Pour les supporters c’est plutôt “The Wall”, le mur, pour les journaux anglais c’est “King Kong”, plus subtil hein. « Tout le monde dans l’équipe m’appelle King Kong maintenant. C’est pas grave, c’est parce que je suis imposant. McCarthy, Savage et Mokoena ont commencé et maintenant ce surnom m’est accolé systématiquement » .

La petite histoire veut qu’au début, on l’appelait plutôt sobrement “Chris”, les gens ayant un peu peur de lui affubler un quelconque sobriquet. Faut dire que Christopher Samba, avec son mètre quatre-vingt-quatorze, hauteur, largeur, profondeur, n’a rien d’une otarie. Si face à lui, les attaquants de Premier League en voient de toutes les couleurs, c’est loin d’être le carnaval. Le gaillard est plutôt du genre à hacher menu, à déménager des commodes Louis XV à mains nues.
Un colosse qui pensait avoir des pieds en papier crépon jusqu’à ce match la semaine dernière dans l’antre des Spurs, pour le compte de la onzième journée. Le but de la victoire, un missile sol-air venu directement du Congo. « C’était mon premier but du pied. Habituellement je marque de la tête. Mes coéquipiers m’avaient étiqueté comme ça. Mais je me suis entraîné pour ça, pour frapper mieux. Je voulais m’améliorer, marquer à l’entraînement » relate-t-il. Ajouté à cet acharnement un zeste de superstition, et vous obtenez la recette de cette réussite : « Mon père m’a envoyé un texto avant la rencontre face à Tottenham en me disant de ne pas m’en faire car je marquerais le premier but de ma saison. Et c’est ce qui s’est passé ! Alors ce but est pour lui, et je veux qu’il continue à m’envoyer des SMS avec des buts pour moi dedans » ! Avec un bon forfait soir et week-end, pourquoi pas.
Le natif de Créteil, mais qui a choisi la sélection congolaise, le RamDam plutôt que les Bains-Douches, n’est pas étranger au bon premier tiers de championnat des Blackburn Rovers, qui n’ont perdu qu’une fois, encaissant seulement neuf buts. Au sein d’une équipe qui a de la gueule – de McCarthy au vieux Tugay, en passant par Warnock, Emerton, la rock star Santa Cruz et autre Mokoena – Samba s’impose comme le meneur de revue de la défense match après match, faisant valoir sa puissance athlétique sur de rageuses montées, prouvant qu’on peut compter sur lui des deux côtés du rectangle. Une bonne nouvelle pour son coach, Mark Hughes, qui est allé le chercher au Hertha Berlin en janvier dernier pour un essai de cinq jours. Bluffé, il a mis les 750 000 euros, grosso-merdo, sur la table pour lui faire traverser la Manche. Un investissement qui pourrait rapporter gros s’il continue sur sa lancée. Avant l’Allemagne pour Samba, ce fut le FC Rouen, et quelques apparitions subliminales sous le maillot de Sedan. Il y aurait mangé quelques sangliers que ça n’étonnerait personne.

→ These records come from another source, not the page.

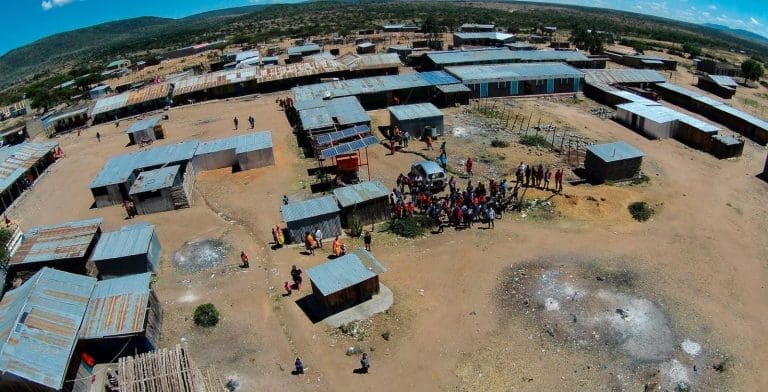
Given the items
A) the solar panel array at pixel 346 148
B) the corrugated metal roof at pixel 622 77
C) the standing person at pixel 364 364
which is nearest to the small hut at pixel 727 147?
the corrugated metal roof at pixel 622 77

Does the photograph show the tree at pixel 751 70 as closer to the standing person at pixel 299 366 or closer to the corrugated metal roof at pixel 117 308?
the standing person at pixel 299 366

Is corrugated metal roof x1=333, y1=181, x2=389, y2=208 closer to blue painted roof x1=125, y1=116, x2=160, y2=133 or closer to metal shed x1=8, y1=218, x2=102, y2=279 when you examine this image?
metal shed x1=8, y1=218, x2=102, y2=279

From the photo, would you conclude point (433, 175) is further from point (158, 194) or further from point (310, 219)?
point (158, 194)

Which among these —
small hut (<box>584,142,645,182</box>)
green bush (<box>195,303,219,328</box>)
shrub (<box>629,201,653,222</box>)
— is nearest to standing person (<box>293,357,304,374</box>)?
green bush (<box>195,303,219,328</box>)

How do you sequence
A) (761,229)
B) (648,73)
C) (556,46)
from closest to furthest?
(761,229) → (648,73) → (556,46)

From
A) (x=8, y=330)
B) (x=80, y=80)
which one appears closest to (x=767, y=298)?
(x=8, y=330)

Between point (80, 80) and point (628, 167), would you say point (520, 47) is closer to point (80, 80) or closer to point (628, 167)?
point (628, 167)

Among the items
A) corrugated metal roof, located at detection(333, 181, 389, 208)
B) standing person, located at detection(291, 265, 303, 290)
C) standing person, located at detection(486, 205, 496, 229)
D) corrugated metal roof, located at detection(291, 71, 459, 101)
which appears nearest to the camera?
standing person, located at detection(291, 265, 303, 290)
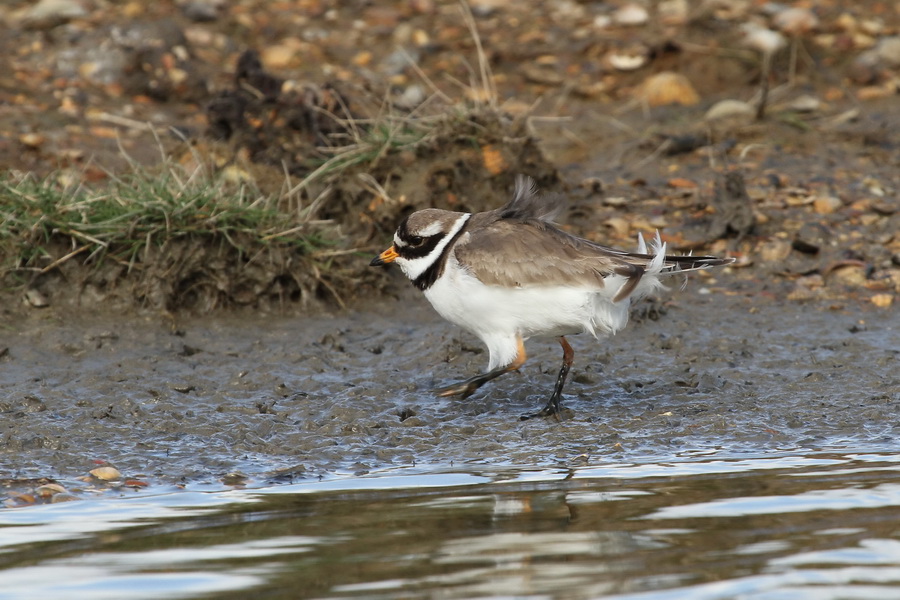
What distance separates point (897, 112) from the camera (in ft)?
34.9

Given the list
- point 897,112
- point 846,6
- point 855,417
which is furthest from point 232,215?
point 846,6

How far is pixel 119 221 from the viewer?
7555 millimetres

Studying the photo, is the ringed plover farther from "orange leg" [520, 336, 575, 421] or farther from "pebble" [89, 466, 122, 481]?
"pebble" [89, 466, 122, 481]

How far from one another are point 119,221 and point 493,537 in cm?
426

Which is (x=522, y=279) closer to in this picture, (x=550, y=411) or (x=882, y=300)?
(x=550, y=411)

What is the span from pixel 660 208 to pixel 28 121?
5.36 meters

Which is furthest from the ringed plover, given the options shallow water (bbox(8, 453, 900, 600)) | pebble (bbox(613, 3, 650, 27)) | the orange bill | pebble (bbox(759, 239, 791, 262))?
pebble (bbox(613, 3, 650, 27))

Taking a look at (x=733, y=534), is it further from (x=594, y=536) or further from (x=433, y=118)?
(x=433, y=118)

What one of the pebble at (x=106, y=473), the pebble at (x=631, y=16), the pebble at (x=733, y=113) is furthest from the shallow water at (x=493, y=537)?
the pebble at (x=631, y=16)

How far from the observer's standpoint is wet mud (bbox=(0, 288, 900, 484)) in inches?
228

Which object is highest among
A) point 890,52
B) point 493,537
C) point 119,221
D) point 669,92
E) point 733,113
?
point 890,52

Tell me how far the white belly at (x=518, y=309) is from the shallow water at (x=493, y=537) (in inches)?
43.3

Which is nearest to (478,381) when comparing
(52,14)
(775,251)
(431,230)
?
(431,230)

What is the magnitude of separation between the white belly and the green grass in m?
1.74
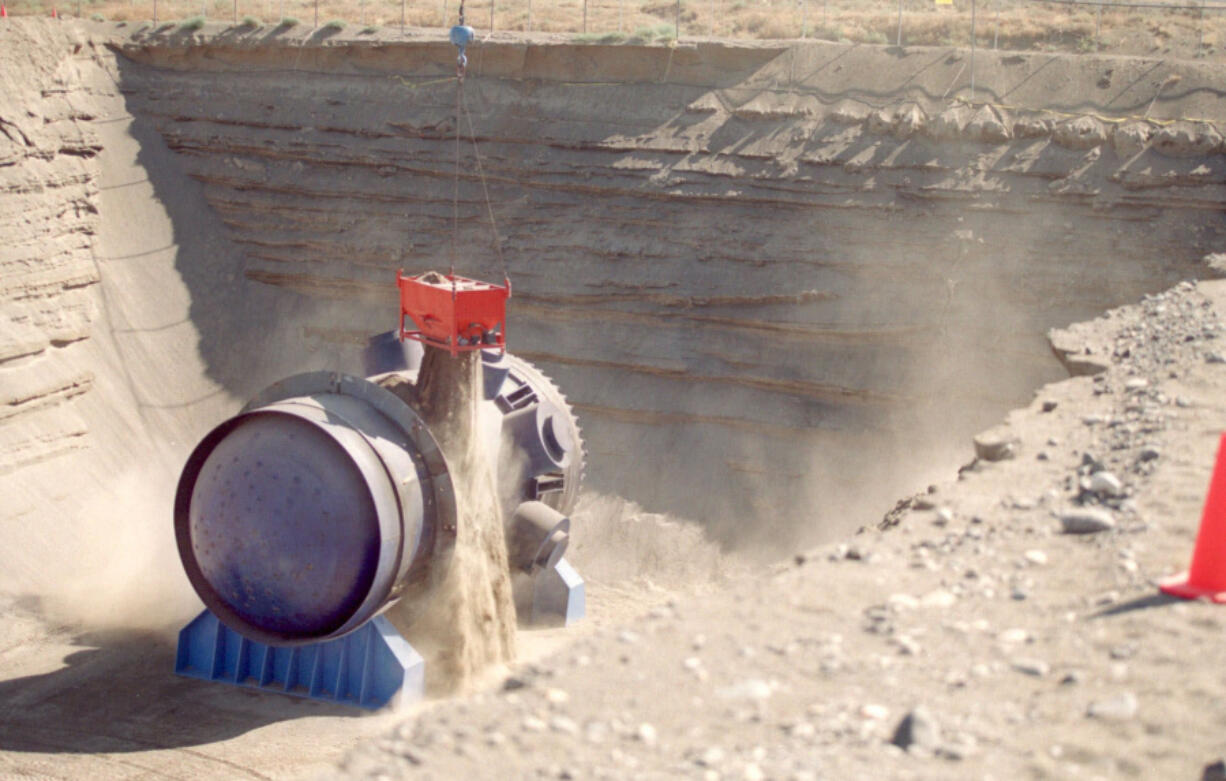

« Nous avons souvent eu des problèmes en début de saison, mais cette fois on est bien partis, si on finit bien, on peut espérer terminer en haut de la Ligue. (…) On doit savoir si on veut finir dans le ventre mou ou au top » analyse simplement le roc de 23 ans. Car, si le podium du championnat sponsorisé par Barclays devrait une nouvelle fois se jouer entre Arsenal, Manchester United et Chelsea, l’issue de la lutte pour la quatrième marche est bien plus incertaine. Promise aux Gunners, à Liverpool ou à Tottenham avant le début de l’exercice, il faudra vraisemblablement compter sur des trouble-fête tels que la très offensive Porstmouth, l’hétéroclite Manchester City, et donc les vaillants Rovers de Blackburn. « On ne nous accorde pas assez de crédit pour le moment. J’espère qu’on va continuer comme ça et récolter la reconnaissance que l’on mérite » souhaite Chris. Aussi pour montrer qu’avec ses crampons sous les ballerines, la samba n’est pas qu’une affaire de Brésiliens.